# ACTIVITY
Where a line contains "Brother and sister. Myanmar. <br />", begin there and restate word for word every line to the end of the entries below, pictures excluded.

= Beginning of Section =

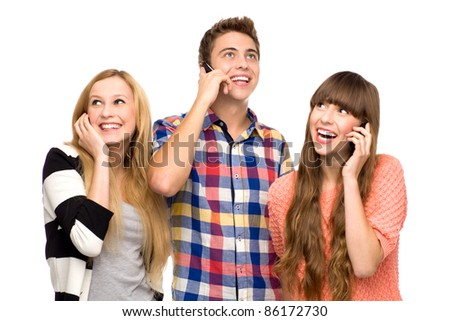 Friends holding mobile phones - stock photo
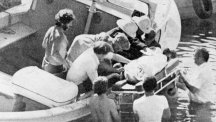 A body is lifted aboard the rescue boat after Earl Mountbatten's boat is destroyed by a bomb.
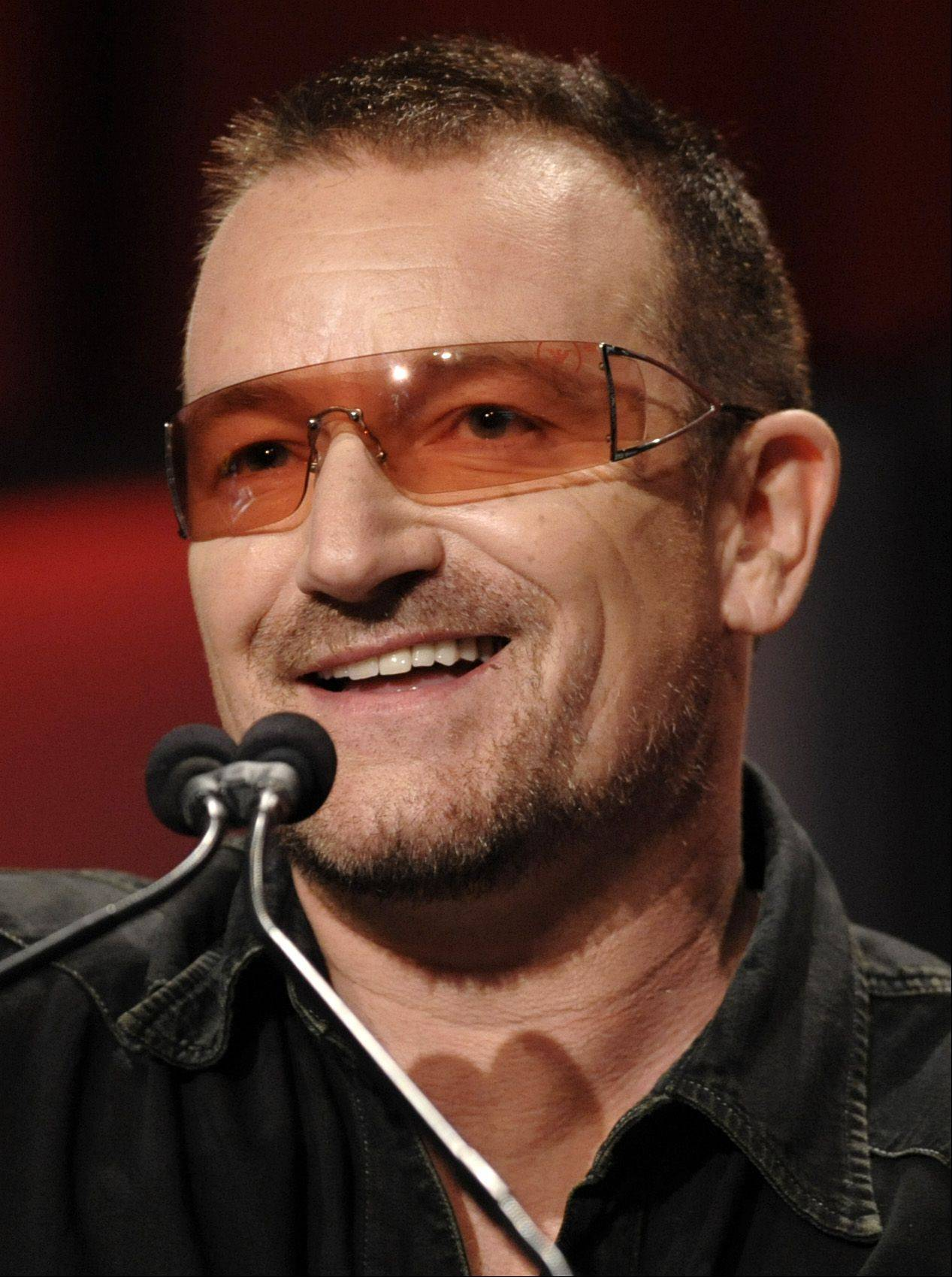 In this Oct. 22, 2008 file photo, Bono addresses the audience at The Women's Conference in Long Beach, Calif.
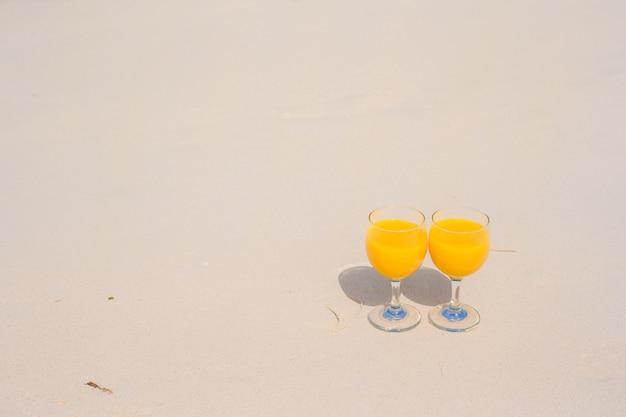 Zwei gläser orangensaft auf tropischem weißem strand Premium Fotos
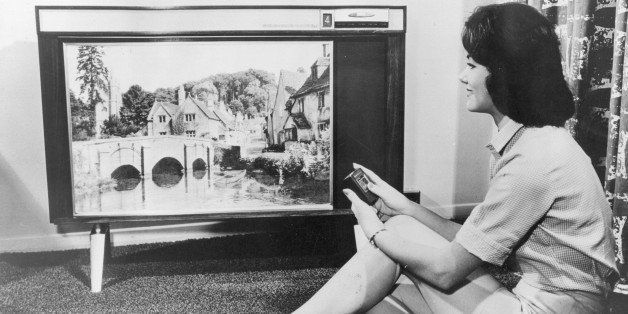 A woman watching a large RCA television.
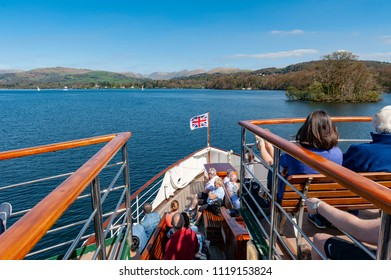 South Lakeland, UK - April 2018: Tourists enjoying boat cruise at Lake Windermere from Bowness-on-Windermere to Ambleside on summer day in Lake District, England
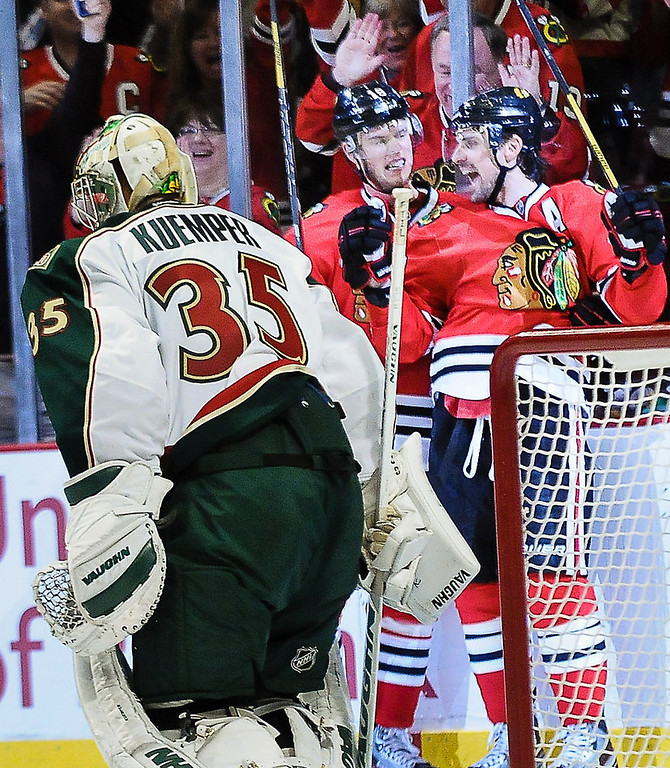 . Chicago center Patrick Sharp, right, and Chicago center Jonathan Toews celebrate Sharp\'s power play goal in the third period Minnesota goalie Darcy Kuemper, foreground, watches. (Pioneer Press: Ben Garvin)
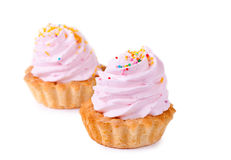 Two cupcakes. Two tasty cupcakes on white background Royalty Free Stock Photos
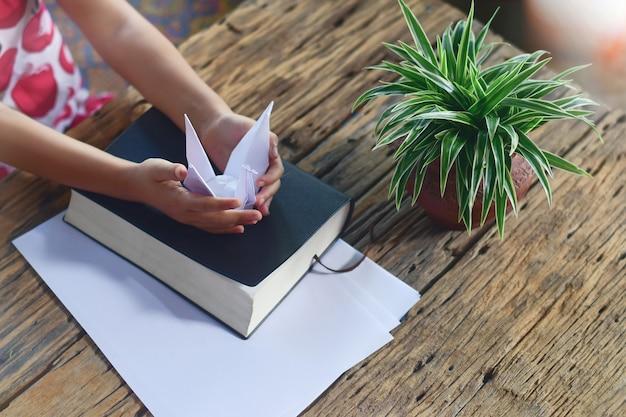 Menina segurando um pássaro de origami branco nas mãos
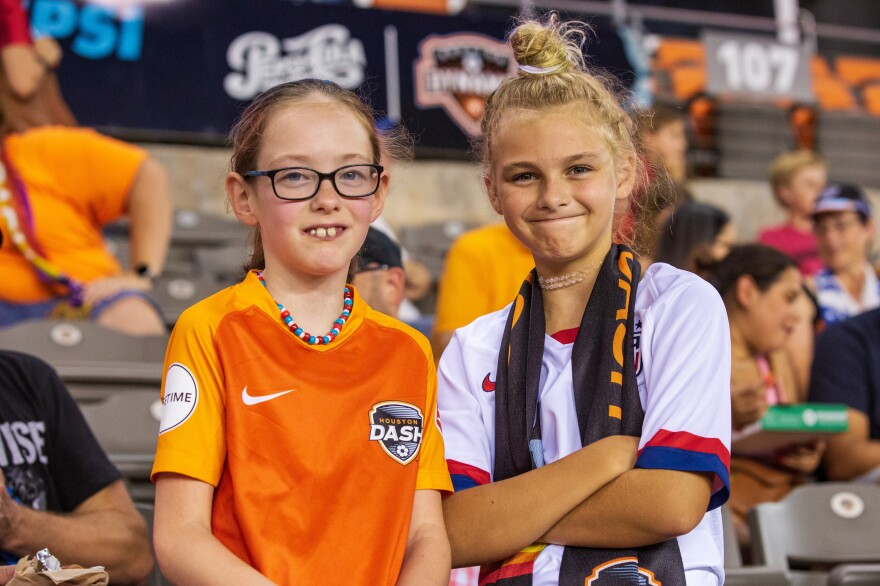 Ava Martin (left), 9, and her friend Remy Haguewood (right), 9, pose for a portrait during the match.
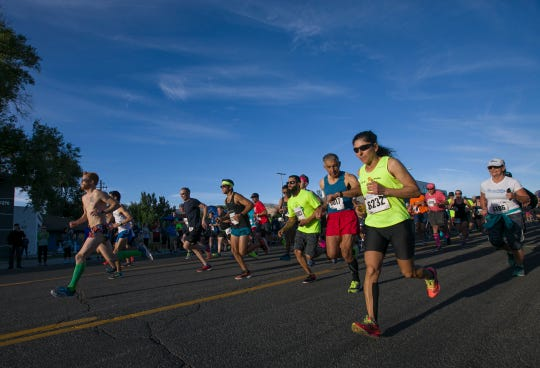 Runners start the Reno 10-Miler race during the 50th Annual Journal Jog in Reno on Sunday. Ramona Sanchez  at right, bib No. 6232, was the top women finisher in the 10-mile race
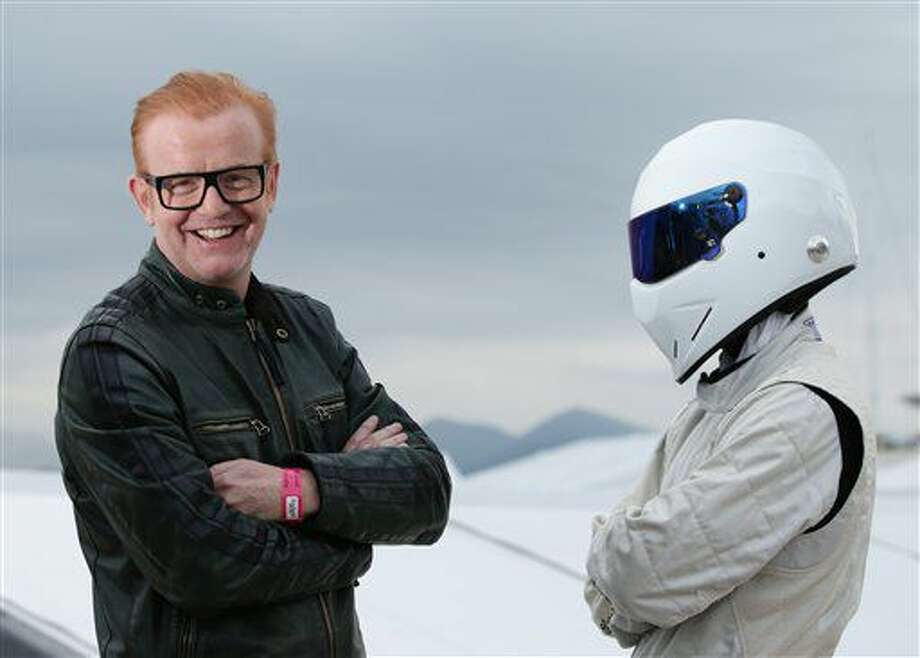 """FILE - An Oct. 6, 2015 photo from files of Chris Evans, left, standing with """"The Stig"""" in Cannes, France. Host Chris Evans has announced Monday July 4, 2016, that he is quitting the BBC's flagship car show """"Top Gear,"""" saying """"standing aside is the single best thing I can do."""" The show has struggled to draw a big audience since it was relaunched in May, hosted by Evans and Matt LeBlanc. The revamped show attracted just 1.9 million viewers to its season finale on Sunday. (Yui Mok/PA File via AP) Photo: Yui Mok"""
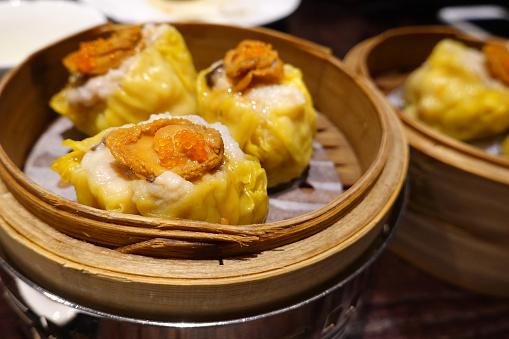 istock Chinese Dim Sum, Pork Meat Dumplings (Siu Mai) With Abalone in a bamboo basket 1194042433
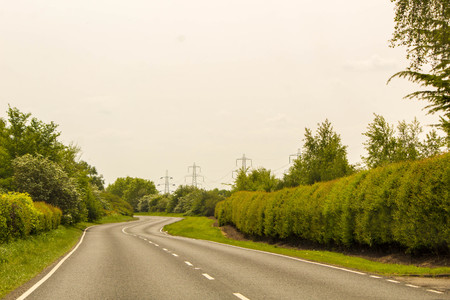 A typical open road in the countryside of the United Kingdom.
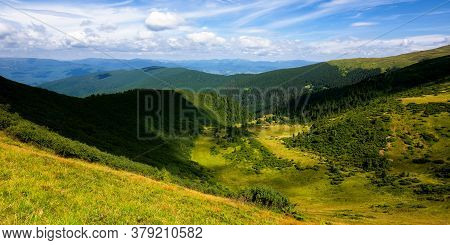 Hills And Valley Of Summer Mountain Landscape. Sunny Weather With Clouds On The Blue Sky. Beautiful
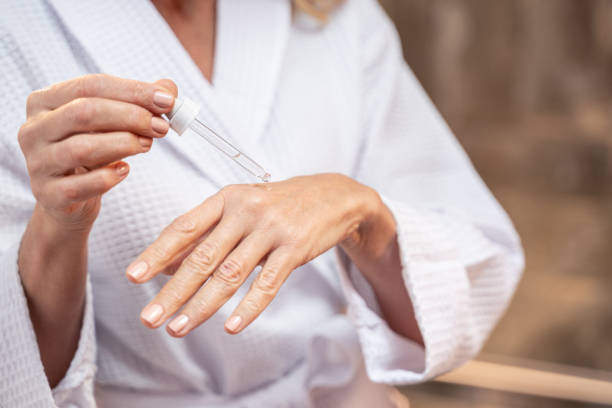 Woman applying cosmetic oil on her hand stock photo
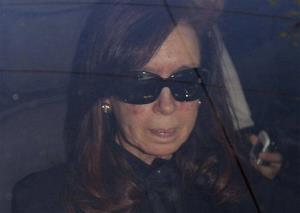 Argentina's President Cristina Fernandez arrives to a local hospital, in Buenos Aires, Argentina, Monday, Oct. 7, 2013.
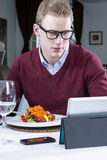 Young businessman working at a restaurant Royalty Free Stock Image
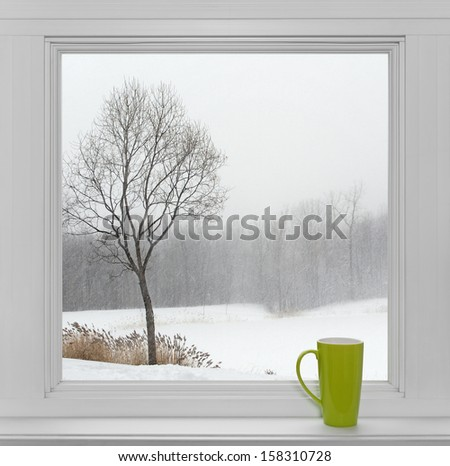 Green teacup on a windowsill, with winter landscape seen through the window. - stock photo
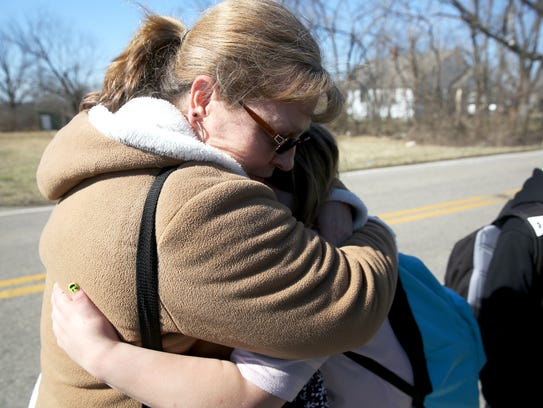 Tonya Yates hugs her granddaughter, Bree Martin, at the time a 3rd grader, after a shooting at Madison Jr/Sr High School in 2016.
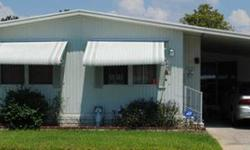This is a 1983 doublewide for $17000 with 2/2 and the 1200 SqFt. is a rough estimate. It comes with a carport, washer, dryer, Florida room, laundry room, tile and carpet floors, and overall a very nice home It's only a 40+ community, has pool access, and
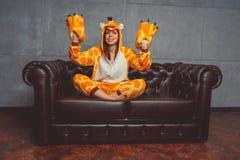 Pyjama's voor Halloween in de vorm van een giraf Emotioneel portret van een meisje op een bankachtergrond Gekke en grappige mens  royalty-vrije stock fotografie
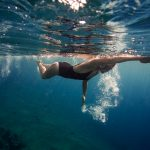 Researchers have found that a ten-minute dip in the ocean temporarily changes the skin's microbiome and potentially increases the risk of infection.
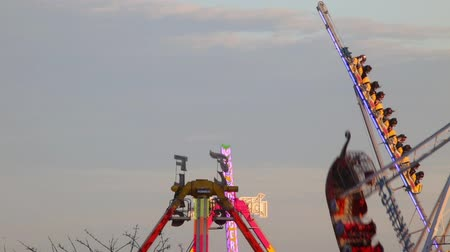 frisson : Fairground attractions by rotating at sunset with large colorful neon lights and motion.Time Lapse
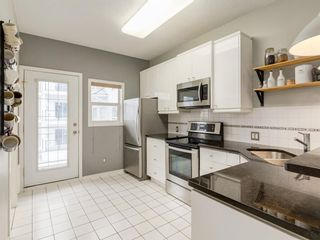 Photo 3: 15 1441 23 Avenue SW in Calgary: Bankview Row/Townhouse for sale : MLS®# A1065382
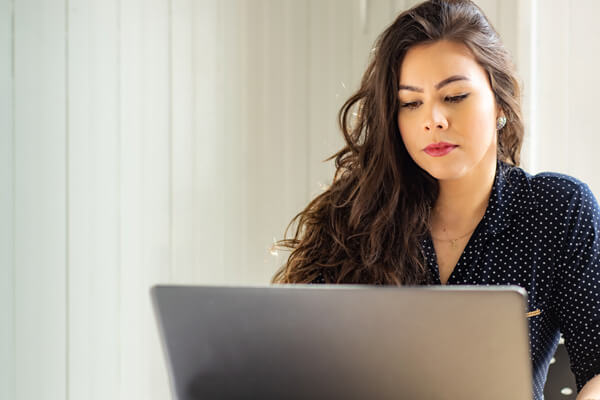 woman working on laptop computer filling out a COVID microloan application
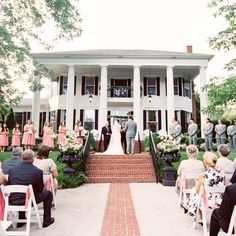 Outdoor ceremony in Hogansville, GA. MyLife Photography. More: http://www.theknot.com/weddings/album/a-simple-modern-wedding-at-victoria-belle-mansion-in-hogansville-georgia-171904
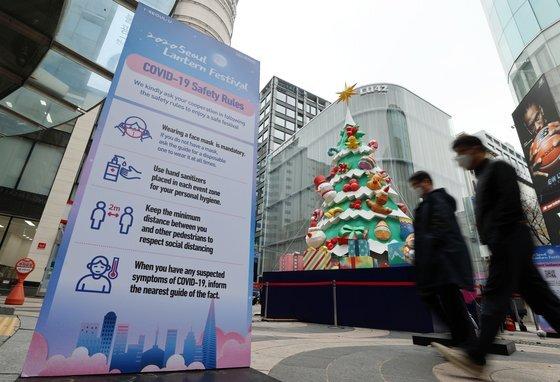 20일 서울 중구 명동 거리에 설치된 서울 빛초롱 축제 조형물 앞으로 점심시간 마스크를 쓴 시민들이 오가고 있다.   중앙방역대책본부는 이날 0시 기준으로 코로나19 신규 확진자가 363명 늘어 누적 3만17명이라고 밝혔다. 연합뉴스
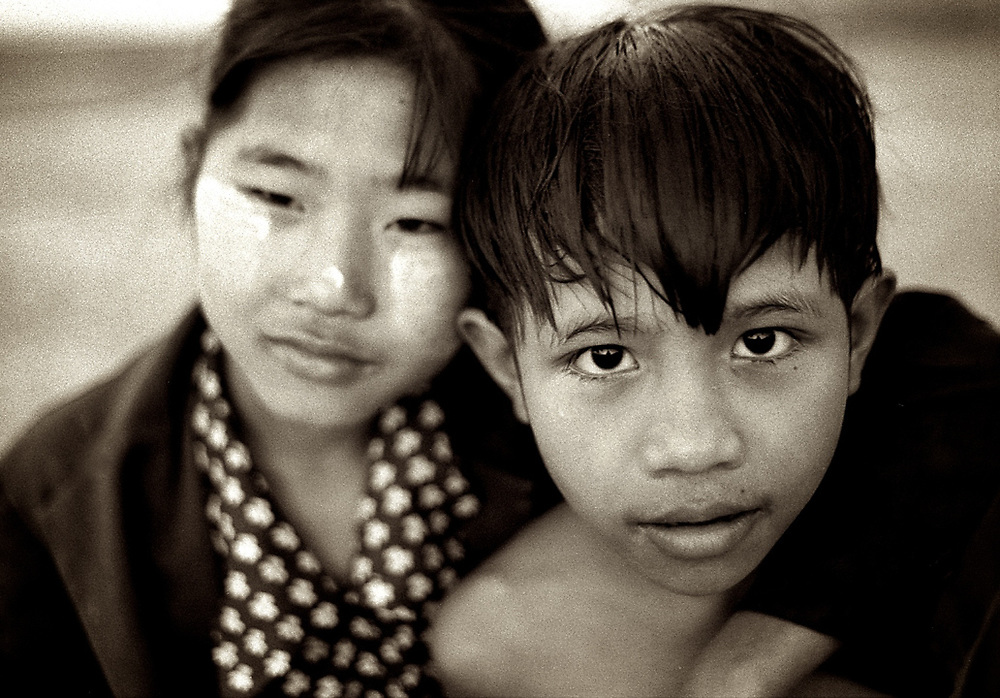 Brother and sister. Myanmar. <br />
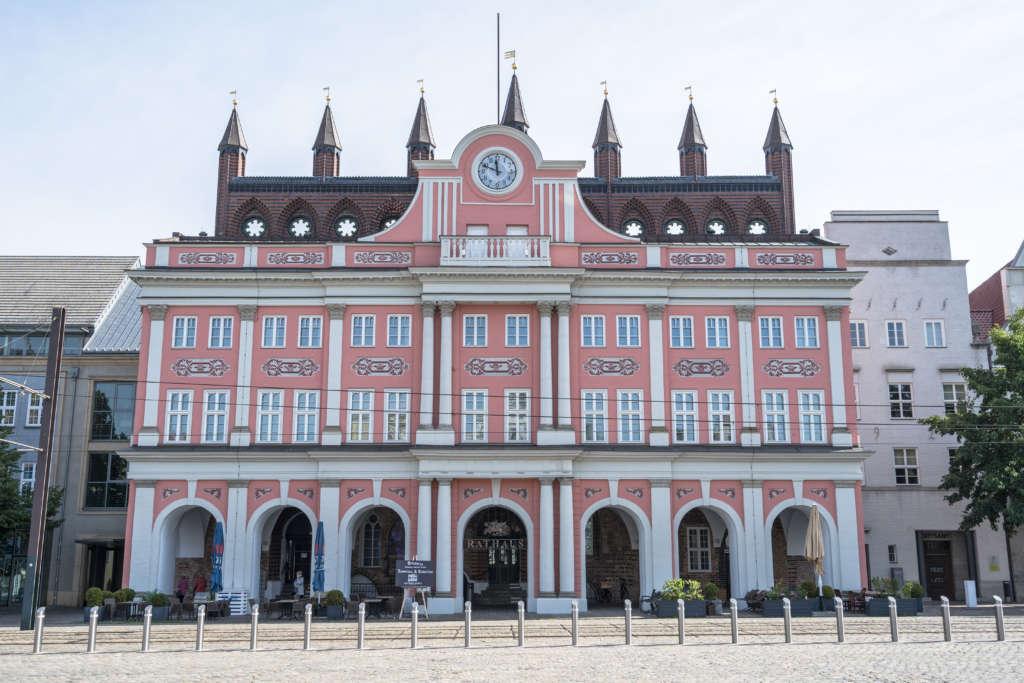 Das Rathaus von Rostock mit seiner rosafarbenen Fassade ist eine berühmte Sehenswürdigkeit der Stadt.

= End of Section =

# ANSWER
 Brother and sister. Myanmar. <br />
 Das Rathaus von Rostock mit seiner rosafarbenen Fassade ist eine berühmte Sehenswürdigkeit der Stadt.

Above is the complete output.